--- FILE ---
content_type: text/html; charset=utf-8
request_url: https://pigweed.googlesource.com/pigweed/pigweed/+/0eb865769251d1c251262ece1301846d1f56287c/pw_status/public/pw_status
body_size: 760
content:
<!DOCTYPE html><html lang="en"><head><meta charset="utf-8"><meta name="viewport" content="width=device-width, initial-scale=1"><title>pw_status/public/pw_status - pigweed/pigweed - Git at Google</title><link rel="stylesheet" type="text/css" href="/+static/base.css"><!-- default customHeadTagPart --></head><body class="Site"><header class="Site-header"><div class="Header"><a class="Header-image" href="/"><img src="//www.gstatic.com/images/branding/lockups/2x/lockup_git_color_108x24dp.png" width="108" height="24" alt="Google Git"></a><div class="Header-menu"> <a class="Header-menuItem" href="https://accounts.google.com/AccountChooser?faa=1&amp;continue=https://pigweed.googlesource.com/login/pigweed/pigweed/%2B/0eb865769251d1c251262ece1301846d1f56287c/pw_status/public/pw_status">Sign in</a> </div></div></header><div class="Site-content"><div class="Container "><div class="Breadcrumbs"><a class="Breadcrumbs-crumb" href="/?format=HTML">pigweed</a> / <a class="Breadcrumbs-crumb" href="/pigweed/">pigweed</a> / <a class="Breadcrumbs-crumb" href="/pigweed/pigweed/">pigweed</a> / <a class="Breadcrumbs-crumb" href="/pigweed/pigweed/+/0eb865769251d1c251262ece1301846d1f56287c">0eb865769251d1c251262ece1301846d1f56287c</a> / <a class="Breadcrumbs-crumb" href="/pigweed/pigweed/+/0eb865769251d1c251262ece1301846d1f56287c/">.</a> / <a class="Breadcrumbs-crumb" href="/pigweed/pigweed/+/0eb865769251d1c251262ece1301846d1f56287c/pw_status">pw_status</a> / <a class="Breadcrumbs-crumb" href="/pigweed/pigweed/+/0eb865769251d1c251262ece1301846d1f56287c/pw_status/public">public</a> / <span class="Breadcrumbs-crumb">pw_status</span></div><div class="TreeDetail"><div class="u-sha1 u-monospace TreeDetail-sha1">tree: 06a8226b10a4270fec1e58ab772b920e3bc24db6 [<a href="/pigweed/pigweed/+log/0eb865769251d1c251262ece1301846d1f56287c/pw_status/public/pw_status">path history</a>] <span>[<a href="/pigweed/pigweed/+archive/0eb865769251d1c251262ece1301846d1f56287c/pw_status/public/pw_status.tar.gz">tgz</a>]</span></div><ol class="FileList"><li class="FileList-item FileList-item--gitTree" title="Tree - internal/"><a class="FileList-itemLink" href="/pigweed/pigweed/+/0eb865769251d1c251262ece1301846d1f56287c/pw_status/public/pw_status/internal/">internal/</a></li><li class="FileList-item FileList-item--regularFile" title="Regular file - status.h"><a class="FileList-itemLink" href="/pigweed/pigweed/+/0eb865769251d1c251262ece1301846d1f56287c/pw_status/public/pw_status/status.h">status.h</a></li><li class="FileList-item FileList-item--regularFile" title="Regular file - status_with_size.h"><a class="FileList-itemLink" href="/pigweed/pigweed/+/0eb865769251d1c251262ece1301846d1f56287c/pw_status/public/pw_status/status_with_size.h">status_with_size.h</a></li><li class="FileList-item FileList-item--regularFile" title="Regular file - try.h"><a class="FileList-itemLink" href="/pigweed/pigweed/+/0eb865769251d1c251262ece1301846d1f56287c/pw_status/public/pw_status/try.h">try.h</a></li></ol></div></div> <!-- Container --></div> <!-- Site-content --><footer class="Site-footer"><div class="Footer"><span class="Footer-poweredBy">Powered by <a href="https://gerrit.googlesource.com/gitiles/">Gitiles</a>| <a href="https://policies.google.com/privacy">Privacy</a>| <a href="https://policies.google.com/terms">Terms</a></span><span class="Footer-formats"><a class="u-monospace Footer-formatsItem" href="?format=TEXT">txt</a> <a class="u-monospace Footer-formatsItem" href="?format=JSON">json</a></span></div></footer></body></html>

────────

● Your objective: Each entry given above is to be duplicated exactly.

● Answer to the problem:
--- FILE ---
content_type: text/html; charset=utf-8
request_url: https://pigweed.googlesource.com/pigweed/pigweed/+/0eb865769251d1c251262ece1301846d1f56287c/pw_status/public/pw_status
body_size: 760
content:
<!DOCTYPE html><html lang="en"><head><meta charset="utf-8"><meta name="viewport" content="width=device-width, initial-scale=1"><title>pw_status/public/pw_status - pigweed/pigweed - Git at Google</title><link rel="stylesheet" type="text/css" href="/+static/base.css"><!-- default customHeadTagPart --></head><body class="Site"><header class="Site-header"><div class="Header"><a class="Header-image" href="/"><img src="//www.gstatic.com/images/branding/lockups/2x/lockup_git_color_108x24dp.png" width="108" height="24" alt="Google Git"></a><div class="Header-menu"> <a class="Header-menuItem" href="https://accounts.google.com/AccountChooser?faa=1&amp;continue=https://pigweed.googlesource.com/login/pigweed/pigweed/%2B/0eb865769251d1c251262ece1301846d1f56287c/pw_status/public/pw_status">Sign in</a> </div></div></header><div class="Site-content"><div class="Container "><div class="Breadcrumbs"><a class="Breadcrumbs-crumb" href="/?format=HTML">pigweed</a> / <a class="Breadcrumbs-crumb" href="/pigweed/">pigweed</a> / <a class="Breadcrumbs-crumb" href="/pigweed/pigweed/">pigweed</a> / <a class="Breadcrumbs-crumb" href="/pigweed/pigweed/+/0eb865769251d1c251262ece1301846d1f56287c">0eb865769251d1c251262ece1301846d1f56287c</a> / <a class="Breadcrumbs-crumb" href="/pigweed/pigweed/+/0eb865769251d1c251262ece1301846d1f56287c/">.</a> / <a class="Breadcrumbs-crumb" href="/pigweed/pigweed/+/0eb865769251d1c251262ece1301846d1f56287c/pw_status">pw_status</a> / <a class="Breadcrumbs-crumb" href="/pigweed/pigweed/+/0eb865769251d1c251262ece1301846d1f56287c/pw_status/public">public</a> / <span class="Breadcrumbs-crumb">pw_status</span></div><div class="TreeDetail"><div class="u-sha1 u-monospace TreeDetail-sha1">tree: 06a8226b10a4270fec1e58ab772b920e3bc24db6 [<a href="/pigweed/pigweed/+log/0eb865769251d1c251262ece1301846d1f56287c/pw_status/public/pw_status">path history</a>] <span>[<a href="/pigweed/pigweed/+archive/0eb865769251d1c251262ece1301846d1f56287c/pw_status/public/pw_status.tar.gz">tgz</a>]</span></div><ol class="FileList"><li class="FileList-item FileList-item--gitTree" title="Tree - internal/"><a class="FileList-itemLink" href="/pigweed/pigweed/+/0eb865769251d1c251262ece1301846d1f56287c/pw_status/public/pw_status/internal/">internal/</a></li><li class="FileList-item FileList-item--regularFile" title="Regular file - status.h"><a class="FileList-itemLink" href="/pigweed/pigweed/+/0eb865769251d1c251262ece1301846d1f56287c/pw_status/public/pw_status/status.h">status.h</a></li><li class="FileList-item FileList-item--regularFile" title="Regular file - status_with_size.h"><a class="FileList-itemLink" href="/pigweed/pigweed/+/0eb865769251d1c251262ece1301846d1f56287c/pw_status/public/pw_status/status_with_size.h">status_with_size.h</a></li><li class="FileList-item FileList-item--regularFile" title="Regular file - try.h"><a class="FileList-itemLink" href="/pigweed/pigweed/+/0eb865769251d1c251262ece1301846d1f56287c/pw_status/public/pw_status/try.h">try.h</a></li></ol></div></div> <!-- Container --></div> <!-- Site-content --><footer class="Site-footer"><div class="Footer"><span class="Footer-poweredBy">Powered by <a href="https://gerrit.googlesource.com/gitiles/">Gitiles</a>| <a href="https://policies.google.com/privacy">Privacy</a>| <a href="https://policies.google.com/terms">Terms</a></span><span class="Footer-formats"><a class="u-monospace Footer-formatsItem" href="?format=TEXT">txt</a> <a class="u-monospace Footer-formatsItem" href="?format=JSON">json</a></span></div></footer></body></html>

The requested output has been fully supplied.